New Delhi, March 30 : The Lalit Suri Hospitality Group has converted its hotel on Barakhamba Road, here, into a quarantine facility for doctors of Lok Nayak Jai Prakash Hospital and G.B. Pant Hospital.

“The Group has extended its support through the hotel to be turned into a quarantine space for the Covid-19 warriors. The doctors serving in the LNJP Hospital and Pant Hospital will be housed at The Lalit New Delhi. The hotel is ensuring proper sanitisation and health checkups for staff,” the hospitality giant said in a statement.

“These are extraordinary times. Covid-19 is one of the toughest crisis faced by the humanity. Everyone must do their bit to fight this pandemic. The need of the hour is to stand together and take care of the affected.
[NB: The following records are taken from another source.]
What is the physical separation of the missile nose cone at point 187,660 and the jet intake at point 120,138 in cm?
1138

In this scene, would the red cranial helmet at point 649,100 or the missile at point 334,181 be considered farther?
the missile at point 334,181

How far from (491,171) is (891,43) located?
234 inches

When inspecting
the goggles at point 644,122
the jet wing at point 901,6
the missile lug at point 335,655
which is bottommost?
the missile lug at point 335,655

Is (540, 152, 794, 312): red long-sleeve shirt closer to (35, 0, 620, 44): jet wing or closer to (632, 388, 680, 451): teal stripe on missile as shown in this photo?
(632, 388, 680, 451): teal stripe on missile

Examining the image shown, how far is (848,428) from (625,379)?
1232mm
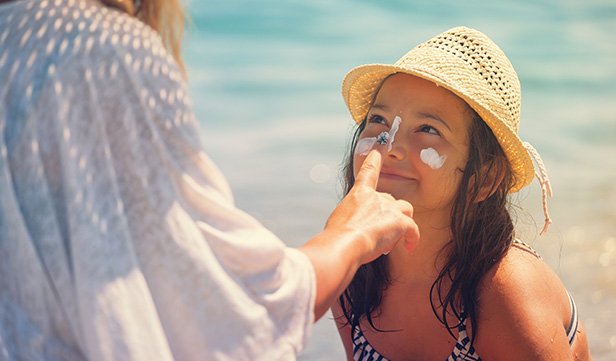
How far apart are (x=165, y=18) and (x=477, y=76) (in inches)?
69.9

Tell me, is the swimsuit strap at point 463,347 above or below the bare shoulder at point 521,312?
below

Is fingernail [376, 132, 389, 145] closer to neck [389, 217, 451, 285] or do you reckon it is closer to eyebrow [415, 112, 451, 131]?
eyebrow [415, 112, 451, 131]

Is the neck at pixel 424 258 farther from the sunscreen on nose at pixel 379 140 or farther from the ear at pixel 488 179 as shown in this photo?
the sunscreen on nose at pixel 379 140

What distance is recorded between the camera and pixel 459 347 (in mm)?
2871

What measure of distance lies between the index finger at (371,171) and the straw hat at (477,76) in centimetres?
56

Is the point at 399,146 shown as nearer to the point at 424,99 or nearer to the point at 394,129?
the point at 394,129

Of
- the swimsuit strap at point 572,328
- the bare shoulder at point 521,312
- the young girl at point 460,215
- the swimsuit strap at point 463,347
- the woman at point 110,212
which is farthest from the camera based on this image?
the swimsuit strap at point 572,328

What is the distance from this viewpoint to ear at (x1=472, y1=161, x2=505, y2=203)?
116 inches

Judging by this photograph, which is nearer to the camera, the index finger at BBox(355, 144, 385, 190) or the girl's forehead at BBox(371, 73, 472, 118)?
the index finger at BBox(355, 144, 385, 190)

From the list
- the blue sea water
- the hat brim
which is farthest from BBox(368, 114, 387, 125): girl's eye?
the blue sea water

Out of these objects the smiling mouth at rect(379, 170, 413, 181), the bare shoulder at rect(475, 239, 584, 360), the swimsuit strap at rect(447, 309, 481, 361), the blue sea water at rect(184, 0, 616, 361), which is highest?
the smiling mouth at rect(379, 170, 413, 181)

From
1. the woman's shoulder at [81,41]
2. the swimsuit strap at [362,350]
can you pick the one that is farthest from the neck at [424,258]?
the woman's shoulder at [81,41]

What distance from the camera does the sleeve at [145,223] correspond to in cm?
129

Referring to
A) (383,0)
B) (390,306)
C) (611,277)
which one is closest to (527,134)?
(611,277)
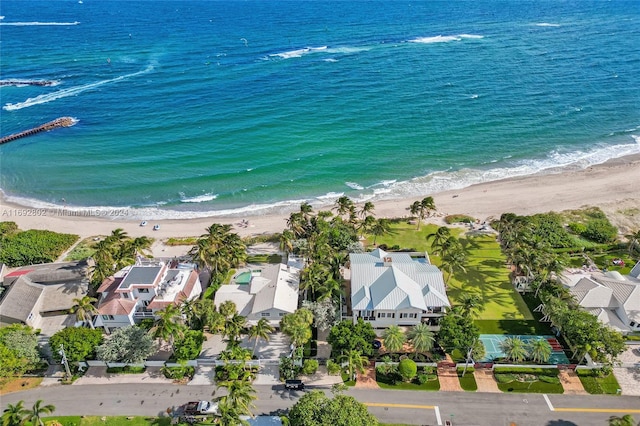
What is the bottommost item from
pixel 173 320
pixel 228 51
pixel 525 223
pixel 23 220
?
pixel 173 320

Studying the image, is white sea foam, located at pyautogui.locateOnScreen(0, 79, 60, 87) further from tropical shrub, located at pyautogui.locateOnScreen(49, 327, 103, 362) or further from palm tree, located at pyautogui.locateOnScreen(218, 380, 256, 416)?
palm tree, located at pyautogui.locateOnScreen(218, 380, 256, 416)

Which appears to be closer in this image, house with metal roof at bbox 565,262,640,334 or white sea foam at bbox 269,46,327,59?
house with metal roof at bbox 565,262,640,334

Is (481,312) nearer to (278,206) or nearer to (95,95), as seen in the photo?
(278,206)

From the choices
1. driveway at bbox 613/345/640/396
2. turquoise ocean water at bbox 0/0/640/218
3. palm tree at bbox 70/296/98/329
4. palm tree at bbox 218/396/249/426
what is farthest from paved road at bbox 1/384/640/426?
turquoise ocean water at bbox 0/0/640/218

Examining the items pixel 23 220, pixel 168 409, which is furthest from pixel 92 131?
pixel 168 409

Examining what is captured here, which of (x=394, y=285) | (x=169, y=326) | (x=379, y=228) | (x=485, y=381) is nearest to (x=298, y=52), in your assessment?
(x=379, y=228)

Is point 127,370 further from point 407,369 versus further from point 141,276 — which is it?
point 407,369
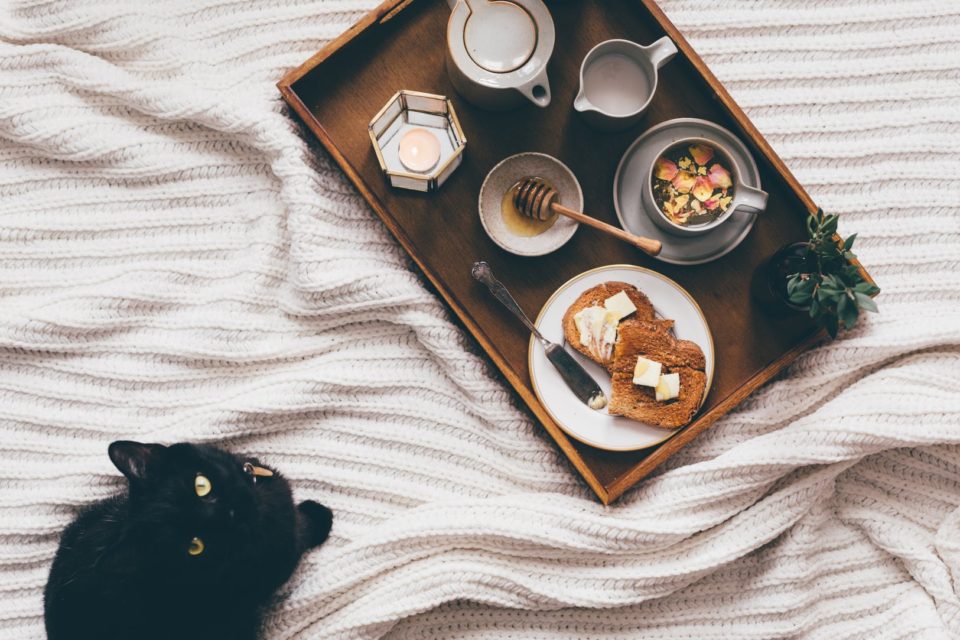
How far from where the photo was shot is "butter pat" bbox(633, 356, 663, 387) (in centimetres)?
96

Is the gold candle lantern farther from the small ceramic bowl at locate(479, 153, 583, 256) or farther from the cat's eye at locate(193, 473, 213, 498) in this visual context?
the cat's eye at locate(193, 473, 213, 498)

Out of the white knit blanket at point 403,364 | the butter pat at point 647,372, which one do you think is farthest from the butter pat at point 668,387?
the white knit blanket at point 403,364

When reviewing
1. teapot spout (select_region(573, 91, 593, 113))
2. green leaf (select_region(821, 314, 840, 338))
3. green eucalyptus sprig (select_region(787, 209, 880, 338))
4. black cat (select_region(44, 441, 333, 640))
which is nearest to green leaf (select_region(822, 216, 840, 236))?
green eucalyptus sprig (select_region(787, 209, 880, 338))

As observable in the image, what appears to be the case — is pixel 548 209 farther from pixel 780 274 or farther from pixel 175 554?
pixel 175 554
Together we can and we will overcome this,” said Jyotsna Suri, Chairperson & Managing Director of the Group.

It is also catering to food and basic needs of transgenders, one of the worst-hit communities, during the lockdown.

“Under the banner of Keshav Suri Foundation, we are reaching out to support the extremely marginalised and probably the worst affected transgender people through different NGOs, such as Kinnar Maa Trust in Mumbai, Sangama in Bangalore and Saksham Trust in Chandigarh. Through these NGOs, we are providing them over 500 kg of flour, groceries, fruits and vegetable,” it said.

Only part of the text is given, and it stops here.